Event summary combining transcript, slides, and related documents.

Logotype for Baby Bunting Group Limited

H2 2024 earnings summary

1 Jun, 2026

Executive summary

  • FY24 pro forma NPAT was AUD 3.7 million, within guidance, while statutory NPAT was AUD 1.7 million; strong cash conversion of 86% and no final dividend to support growth initiatives.

  • The business operates 70 omni-channel stores in Australia and 4 in New Zealand, with 85% brand awareness and over 800,000 active loyalty customers generating 90%+ of sales.

  • Strategic initiatives launched in June 2024 are driving improved sales and margin momentum, with early FY25 sales up 3.5% and comp sales up 2%.

  • Store network expanded by four new stores (three in NZ, one in Australia), with one closure; omni-channel and online fulfillment now available across all stores.

Financial highlights

  • FY24 total sales were AUD 498.4 million, down 3.4% year-over-year; gross margin was 36.8%, down 56 bps, but Q4 and July 2024 saw margin improvement of 180 bps year-on-year.

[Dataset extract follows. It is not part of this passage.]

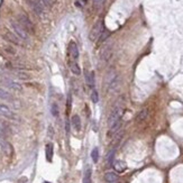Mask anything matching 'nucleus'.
Wrapping results in <instances>:
<instances>
[{"label":"nucleus","mask_w":183,"mask_h":183,"mask_svg":"<svg viewBox=\"0 0 183 183\" xmlns=\"http://www.w3.org/2000/svg\"><path fill=\"white\" fill-rule=\"evenodd\" d=\"M122 114H124V106H122V103L119 100V101L116 102L114 109L111 111V114L109 115V118H108V126H109V128H111L117 122L120 121Z\"/></svg>","instance_id":"f257e3e1"},{"label":"nucleus","mask_w":183,"mask_h":183,"mask_svg":"<svg viewBox=\"0 0 183 183\" xmlns=\"http://www.w3.org/2000/svg\"><path fill=\"white\" fill-rule=\"evenodd\" d=\"M105 31V26H103V22L102 20H99L98 23H95V25L92 27L91 32H90V39L95 42L97 39H99L101 34Z\"/></svg>","instance_id":"f03ea898"},{"label":"nucleus","mask_w":183,"mask_h":183,"mask_svg":"<svg viewBox=\"0 0 183 183\" xmlns=\"http://www.w3.org/2000/svg\"><path fill=\"white\" fill-rule=\"evenodd\" d=\"M18 23L22 25V27H23L24 29L29 34H34V26H33V23L31 22V19L28 18L26 15H24V14H20V15L18 16Z\"/></svg>","instance_id":"7ed1b4c3"},{"label":"nucleus","mask_w":183,"mask_h":183,"mask_svg":"<svg viewBox=\"0 0 183 183\" xmlns=\"http://www.w3.org/2000/svg\"><path fill=\"white\" fill-rule=\"evenodd\" d=\"M12 29H14V33H15L16 36H18V37L20 38V39H23V41H27V39H28V33L24 29L18 22L12 20Z\"/></svg>","instance_id":"20e7f679"},{"label":"nucleus","mask_w":183,"mask_h":183,"mask_svg":"<svg viewBox=\"0 0 183 183\" xmlns=\"http://www.w3.org/2000/svg\"><path fill=\"white\" fill-rule=\"evenodd\" d=\"M0 116L1 117H5L7 119H10V120H17V115L14 112V111L10 109V108L6 106V105H2L0 103Z\"/></svg>","instance_id":"39448f33"},{"label":"nucleus","mask_w":183,"mask_h":183,"mask_svg":"<svg viewBox=\"0 0 183 183\" xmlns=\"http://www.w3.org/2000/svg\"><path fill=\"white\" fill-rule=\"evenodd\" d=\"M29 4H31L32 8H33V10L36 12V15L38 16L44 15V12H45V6H44L39 0H31Z\"/></svg>","instance_id":"423d86ee"},{"label":"nucleus","mask_w":183,"mask_h":183,"mask_svg":"<svg viewBox=\"0 0 183 183\" xmlns=\"http://www.w3.org/2000/svg\"><path fill=\"white\" fill-rule=\"evenodd\" d=\"M2 83H4L7 88L12 89V90H15V91H22V90H23L22 84L16 82L15 80H12V79H4V80H2Z\"/></svg>","instance_id":"0eeeda50"},{"label":"nucleus","mask_w":183,"mask_h":183,"mask_svg":"<svg viewBox=\"0 0 183 183\" xmlns=\"http://www.w3.org/2000/svg\"><path fill=\"white\" fill-rule=\"evenodd\" d=\"M69 55L71 57V61H75L79 58V48L75 42H70L69 44Z\"/></svg>","instance_id":"6e6552de"},{"label":"nucleus","mask_w":183,"mask_h":183,"mask_svg":"<svg viewBox=\"0 0 183 183\" xmlns=\"http://www.w3.org/2000/svg\"><path fill=\"white\" fill-rule=\"evenodd\" d=\"M119 87H120V79L117 75L115 78L114 81H111L110 83L108 84V91L110 93H115V92H117L119 90Z\"/></svg>","instance_id":"1a4fd4ad"},{"label":"nucleus","mask_w":183,"mask_h":183,"mask_svg":"<svg viewBox=\"0 0 183 183\" xmlns=\"http://www.w3.org/2000/svg\"><path fill=\"white\" fill-rule=\"evenodd\" d=\"M4 37L7 39V41H9L10 43H12V44H15V45H22V42H20V38L18 37V36H16L15 34H12V33H10V32H6L4 34Z\"/></svg>","instance_id":"9d476101"},{"label":"nucleus","mask_w":183,"mask_h":183,"mask_svg":"<svg viewBox=\"0 0 183 183\" xmlns=\"http://www.w3.org/2000/svg\"><path fill=\"white\" fill-rule=\"evenodd\" d=\"M0 147L2 148V151H4L7 155H10L12 153V145L8 143L7 141H5V138L4 137H1L0 136Z\"/></svg>","instance_id":"9b49d317"},{"label":"nucleus","mask_w":183,"mask_h":183,"mask_svg":"<svg viewBox=\"0 0 183 183\" xmlns=\"http://www.w3.org/2000/svg\"><path fill=\"white\" fill-rule=\"evenodd\" d=\"M105 181L107 183H119V176L114 172H107L105 174Z\"/></svg>","instance_id":"f8f14e48"},{"label":"nucleus","mask_w":183,"mask_h":183,"mask_svg":"<svg viewBox=\"0 0 183 183\" xmlns=\"http://www.w3.org/2000/svg\"><path fill=\"white\" fill-rule=\"evenodd\" d=\"M112 166H114L115 170L117 172H119V173L125 172L127 168V164L124 162V161H115V163L112 164Z\"/></svg>","instance_id":"ddd939ff"},{"label":"nucleus","mask_w":183,"mask_h":183,"mask_svg":"<svg viewBox=\"0 0 183 183\" xmlns=\"http://www.w3.org/2000/svg\"><path fill=\"white\" fill-rule=\"evenodd\" d=\"M85 82L90 89L95 88V72H85Z\"/></svg>","instance_id":"4468645a"},{"label":"nucleus","mask_w":183,"mask_h":183,"mask_svg":"<svg viewBox=\"0 0 183 183\" xmlns=\"http://www.w3.org/2000/svg\"><path fill=\"white\" fill-rule=\"evenodd\" d=\"M45 154H46V160L47 162H52L53 160V144L48 143L45 147Z\"/></svg>","instance_id":"2eb2a0df"},{"label":"nucleus","mask_w":183,"mask_h":183,"mask_svg":"<svg viewBox=\"0 0 183 183\" xmlns=\"http://www.w3.org/2000/svg\"><path fill=\"white\" fill-rule=\"evenodd\" d=\"M9 131H10V129H9V127H8L7 124L0 120V136L5 138L6 136L9 135Z\"/></svg>","instance_id":"dca6fc26"},{"label":"nucleus","mask_w":183,"mask_h":183,"mask_svg":"<svg viewBox=\"0 0 183 183\" xmlns=\"http://www.w3.org/2000/svg\"><path fill=\"white\" fill-rule=\"evenodd\" d=\"M147 116H148V109H147V108H144L143 110H141L137 114V116H136V121L138 122L144 121V120L147 118Z\"/></svg>","instance_id":"f3484780"},{"label":"nucleus","mask_w":183,"mask_h":183,"mask_svg":"<svg viewBox=\"0 0 183 183\" xmlns=\"http://www.w3.org/2000/svg\"><path fill=\"white\" fill-rule=\"evenodd\" d=\"M14 74H15V76L17 79H19V80H29V79H31V75H29L27 72L22 71V70H17V71H15Z\"/></svg>","instance_id":"a211bd4d"},{"label":"nucleus","mask_w":183,"mask_h":183,"mask_svg":"<svg viewBox=\"0 0 183 183\" xmlns=\"http://www.w3.org/2000/svg\"><path fill=\"white\" fill-rule=\"evenodd\" d=\"M110 55H111V46L108 45L106 46V47L103 48L102 52H101V60H102V61H108Z\"/></svg>","instance_id":"6ab92c4d"},{"label":"nucleus","mask_w":183,"mask_h":183,"mask_svg":"<svg viewBox=\"0 0 183 183\" xmlns=\"http://www.w3.org/2000/svg\"><path fill=\"white\" fill-rule=\"evenodd\" d=\"M70 69H71L73 74H75V75H80L81 74V69L80 66H79V64H78V62L75 61L70 62Z\"/></svg>","instance_id":"aec40b11"},{"label":"nucleus","mask_w":183,"mask_h":183,"mask_svg":"<svg viewBox=\"0 0 183 183\" xmlns=\"http://www.w3.org/2000/svg\"><path fill=\"white\" fill-rule=\"evenodd\" d=\"M72 125L73 127H74V129L76 130V131H80L81 129V118L78 116V115H74L72 117Z\"/></svg>","instance_id":"412c9836"},{"label":"nucleus","mask_w":183,"mask_h":183,"mask_svg":"<svg viewBox=\"0 0 183 183\" xmlns=\"http://www.w3.org/2000/svg\"><path fill=\"white\" fill-rule=\"evenodd\" d=\"M0 99L6 100V101H10V100H12V93L8 92L7 90L0 88Z\"/></svg>","instance_id":"4be33fe9"},{"label":"nucleus","mask_w":183,"mask_h":183,"mask_svg":"<svg viewBox=\"0 0 183 183\" xmlns=\"http://www.w3.org/2000/svg\"><path fill=\"white\" fill-rule=\"evenodd\" d=\"M116 76H117V73H116L115 70H110V71L107 73V76H106V83H107V85L110 83L111 81L115 80V78H116Z\"/></svg>","instance_id":"5701e85b"},{"label":"nucleus","mask_w":183,"mask_h":183,"mask_svg":"<svg viewBox=\"0 0 183 183\" xmlns=\"http://www.w3.org/2000/svg\"><path fill=\"white\" fill-rule=\"evenodd\" d=\"M115 152H116V149L112 148V149H111V151H110V152L108 153V155H107V164L109 165V166H111V165L114 164Z\"/></svg>","instance_id":"b1692460"},{"label":"nucleus","mask_w":183,"mask_h":183,"mask_svg":"<svg viewBox=\"0 0 183 183\" xmlns=\"http://www.w3.org/2000/svg\"><path fill=\"white\" fill-rule=\"evenodd\" d=\"M83 183H92L91 180V168H88L85 170V173H84V178H83Z\"/></svg>","instance_id":"393cba45"},{"label":"nucleus","mask_w":183,"mask_h":183,"mask_svg":"<svg viewBox=\"0 0 183 183\" xmlns=\"http://www.w3.org/2000/svg\"><path fill=\"white\" fill-rule=\"evenodd\" d=\"M91 158H92V161H93L95 163H97V162L99 161V149L97 148V147L92 149V152H91Z\"/></svg>","instance_id":"a878e982"},{"label":"nucleus","mask_w":183,"mask_h":183,"mask_svg":"<svg viewBox=\"0 0 183 183\" xmlns=\"http://www.w3.org/2000/svg\"><path fill=\"white\" fill-rule=\"evenodd\" d=\"M51 114L53 117H57L58 116V108H57V105L56 103H53L51 106Z\"/></svg>","instance_id":"bb28decb"},{"label":"nucleus","mask_w":183,"mask_h":183,"mask_svg":"<svg viewBox=\"0 0 183 183\" xmlns=\"http://www.w3.org/2000/svg\"><path fill=\"white\" fill-rule=\"evenodd\" d=\"M106 2V0H93V5H95V8H101L103 6V4Z\"/></svg>","instance_id":"cd10ccee"},{"label":"nucleus","mask_w":183,"mask_h":183,"mask_svg":"<svg viewBox=\"0 0 183 183\" xmlns=\"http://www.w3.org/2000/svg\"><path fill=\"white\" fill-rule=\"evenodd\" d=\"M91 99H92V101H93L95 103H97L98 101H99V95H98V92L95 91V90H93V91H92Z\"/></svg>","instance_id":"c85d7f7f"},{"label":"nucleus","mask_w":183,"mask_h":183,"mask_svg":"<svg viewBox=\"0 0 183 183\" xmlns=\"http://www.w3.org/2000/svg\"><path fill=\"white\" fill-rule=\"evenodd\" d=\"M109 36V32H107V31H103V33L101 34V36H100V38H99V41L100 42H103L106 38Z\"/></svg>","instance_id":"c756f323"},{"label":"nucleus","mask_w":183,"mask_h":183,"mask_svg":"<svg viewBox=\"0 0 183 183\" xmlns=\"http://www.w3.org/2000/svg\"><path fill=\"white\" fill-rule=\"evenodd\" d=\"M71 102H72V97H71V95H69V97H68V111L71 110Z\"/></svg>","instance_id":"7c9ffc66"},{"label":"nucleus","mask_w":183,"mask_h":183,"mask_svg":"<svg viewBox=\"0 0 183 183\" xmlns=\"http://www.w3.org/2000/svg\"><path fill=\"white\" fill-rule=\"evenodd\" d=\"M65 128H66V133H69L70 131V125H69V121L66 120V126H65Z\"/></svg>","instance_id":"2f4dec72"},{"label":"nucleus","mask_w":183,"mask_h":183,"mask_svg":"<svg viewBox=\"0 0 183 183\" xmlns=\"http://www.w3.org/2000/svg\"><path fill=\"white\" fill-rule=\"evenodd\" d=\"M44 183H51V182H47V181H45V182H44Z\"/></svg>","instance_id":"473e14b6"}]
</instances>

  • Online sales grew 5.6% year-over-year, now 21.8% of total sales; Marketplace GMV reached AUD 3.1 million, with AUD 1 million in new in-store product sales from Marketplace brands in H2.

  • Cost of doing business rose by AUD 6 million, mainly from new and annualizing stores, offset by AUD 3 million in overhead cost outs and AUD 3.5 million in labor productivity savings.

  • Net debt at year-end was AUD 13.0 million, with a renewed $70 million debt facility extended to September 2027.

  • FY24 CapEx was AUD 9.5 million, including AUD 4.6 million for new stores and AUD 4 million for operational/IT renewal.

Outlook and guidance

  • FY25 pro forma NPAT guidance is AUD 9.5–12.5 million, with comparable store sales growth of 0–3% and targeted gross margin of 40%.

  • Six new stores planned (three large, three small format), with CapEx of AUD 10–13 million, fully funded by operating cash flow.

  • Long-term gross margin target is 42%; cost of doing business to rise due to wage inflation (3.75%), new stores, and investment in data/analytics and NZ support.

  • FY25 outlook assumes stable economic and retail conditions, and no significant increase in sea freight costs.